En España, no se comprende bien que la modernidad nada tiene que ver, como asumió
la lírica anglosajona, con que su escenario sea la ciudad o el campo. En todo
caso, este “capricho extremeño” (título que adoptó para reunir algunas páginas
de sus diarios dedicadas a la casa del Pago), universal por principio, le sirve
para celebrar un paisaje preciso (por más que viaje en este libro a otros
lugares: Fuerteventura, París…) y un amor concreto, por M. Pues “que el amor /
es la más dulce y firme / servidumbre de paso”. Un amor extensible a su padre y
a su madre y, cómo no, a sus hijos. Todos ellos (“ya somos inexpugnables”)
pueblan esta angosta esquina de la tierra donde un solitario acompañado,
digamos, dialoga en la intimidad consigo mismo (“Pero aquí estoy a solas yo
conmigo”) y con cuanto le rodea. Alguien que al cabo canta, como la oropéndola,
en medio de una vida “que va por libre”, “labrada entre papeles”. La misma que
viviría nuevamente.
Jorge Villalobos
Hiperión, Madrid, 2018.
70 páginas.
Jorge Villalobos (Marbella, 1995) publicó en 2014 Mi voz, que te reclama y ha recibido este año el premio Ópera Prima
de los Premios Andalucía de la Crítica por La
ceniza de tu nombre. Con El desgarro
consiguió el XXXIII Premio de Poesía Hiperión.
Sí, esta es la historia de un desgarro. En el epígrafe inicial, de Javier
Fernández, se alude a un lenguaje “directo, seco” y, antes, a la necesidad de
contar, de hablar de algo. Ese “algo”, digámoslo pronto, es la muerte de la
madre del poeta, a la que ya dedicara el poema “Elegía a Carolina Portalés”.
Nuevas citas de Rilke, Vitale y Lee Masters inciden en el anuncio de lo
terrible. A partir de ahí, en “Fotografías”, cuarenta fragmentos en prosa (con
forma de columna) componen un poema único donde se nos narra lo ocurrido.
Pretende escribir, dice, “un poema humano, indefenso”. “Un libro sobre este
dolor”. “Cada palabra en carne viva”. Confiesa: “Necesité más de trece años
para decir que murió mi madre”. “Hablo del dolor, la verdad del dolor, el ahogo
de la pérdida”, dice.

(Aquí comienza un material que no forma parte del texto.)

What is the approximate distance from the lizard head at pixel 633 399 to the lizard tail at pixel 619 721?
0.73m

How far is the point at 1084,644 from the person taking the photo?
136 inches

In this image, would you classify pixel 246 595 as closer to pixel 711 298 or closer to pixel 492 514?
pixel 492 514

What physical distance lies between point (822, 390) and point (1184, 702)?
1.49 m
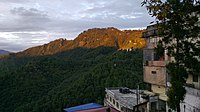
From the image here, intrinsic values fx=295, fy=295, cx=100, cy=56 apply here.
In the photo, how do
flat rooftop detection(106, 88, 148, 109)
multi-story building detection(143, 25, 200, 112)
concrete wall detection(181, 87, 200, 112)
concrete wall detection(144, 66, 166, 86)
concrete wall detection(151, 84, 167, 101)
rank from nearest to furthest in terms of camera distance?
concrete wall detection(181, 87, 200, 112) < multi-story building detection(143, 25, 200, 112) < concrete wall detection(144, 66, 166, 86) < concrete wall detection(151, 84, 167, 101) < flat rooftop detection(106, 88, 148, 109)

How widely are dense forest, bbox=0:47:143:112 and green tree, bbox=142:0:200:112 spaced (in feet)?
87.6

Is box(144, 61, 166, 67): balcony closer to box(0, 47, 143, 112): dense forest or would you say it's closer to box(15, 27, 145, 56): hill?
box(0, 47, 143, 112): dense forest

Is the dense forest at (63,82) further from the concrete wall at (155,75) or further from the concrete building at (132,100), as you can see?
the concrete wall at (155,75)

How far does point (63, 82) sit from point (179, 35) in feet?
193

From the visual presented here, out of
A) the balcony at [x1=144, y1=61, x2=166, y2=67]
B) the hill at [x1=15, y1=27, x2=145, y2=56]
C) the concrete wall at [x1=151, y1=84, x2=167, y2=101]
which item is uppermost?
the hill at [x1=15, y1=27, x2=145, y2=56]

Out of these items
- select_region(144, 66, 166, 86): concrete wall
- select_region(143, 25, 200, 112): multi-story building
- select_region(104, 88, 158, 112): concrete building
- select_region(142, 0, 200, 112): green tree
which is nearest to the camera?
select_region(142, 0, 200, 112): green tree

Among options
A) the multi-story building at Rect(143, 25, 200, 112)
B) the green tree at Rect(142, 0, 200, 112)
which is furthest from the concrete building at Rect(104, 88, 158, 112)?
the green tree at Rect(142, 0, 200, 112)

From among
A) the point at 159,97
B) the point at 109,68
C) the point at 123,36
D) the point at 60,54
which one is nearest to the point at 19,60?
the point at 60,54

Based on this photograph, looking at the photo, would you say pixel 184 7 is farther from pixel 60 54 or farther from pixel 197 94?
pixel 60 54

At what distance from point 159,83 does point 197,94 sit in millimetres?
5296

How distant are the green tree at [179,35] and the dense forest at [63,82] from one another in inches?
1051

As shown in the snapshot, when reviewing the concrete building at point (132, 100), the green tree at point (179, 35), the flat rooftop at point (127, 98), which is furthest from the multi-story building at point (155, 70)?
the green tree at point (179, 35)

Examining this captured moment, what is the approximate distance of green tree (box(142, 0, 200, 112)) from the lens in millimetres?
9195

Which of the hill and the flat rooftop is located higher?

Porque “un hijo sin
su madre no es un hijo”.
Se cruzan, además, otras circunstancias en este lacerante relato vital, de
deliberado tono autobiográfico, que resalta el consuelo que puede proporcionar
la poesía y lo que ésta tiene de terapia. Así, la enfermedad que él mismo
padece en pleno duelo (truncándole una prometedora carrera deportiva como
nadador de élite): el Síndrome Guillain Barré. Y otras dolencias: el Alzheimer
de su abuelo (que luego padece su padre, otra figura central: “me veo a mí en
su lugar”), el cáncer de su tía, la leucemia de un amigo… Pero que nadie se
llame a engaño: el libro carece de patetismo, a pesar de la crudeza, de su
ineludible emotividad, de la constatación, ante semejante panorama, de que “a
veces querría haberme muerto”. Porque “el futuro fue un tipo de muerte”, su
“peor pesadilla”. Sin embargo, “Nada se pierde para siempre”. “Nada en esta
vida muere por completo, permanece en algún lugar de nosotros”. Por ejemplo, un
niño de seis años que juega con los suyos en la playa. Alguien que repite “no
te mueras”.
En “Deshabitado”, extenso poema final, leemos que “El dolor es un camino
hacia quienes perdimos”. “Escribo estos poemas en su memoria. Es mi homenaje”,
afirma. Aquí, “sólo la verdad”. No un libro, una casa, un hombre.
Nota: Las reseñas de Trapiello y Villalobos se publicaron en El Cultural el pasado día 13 de julio.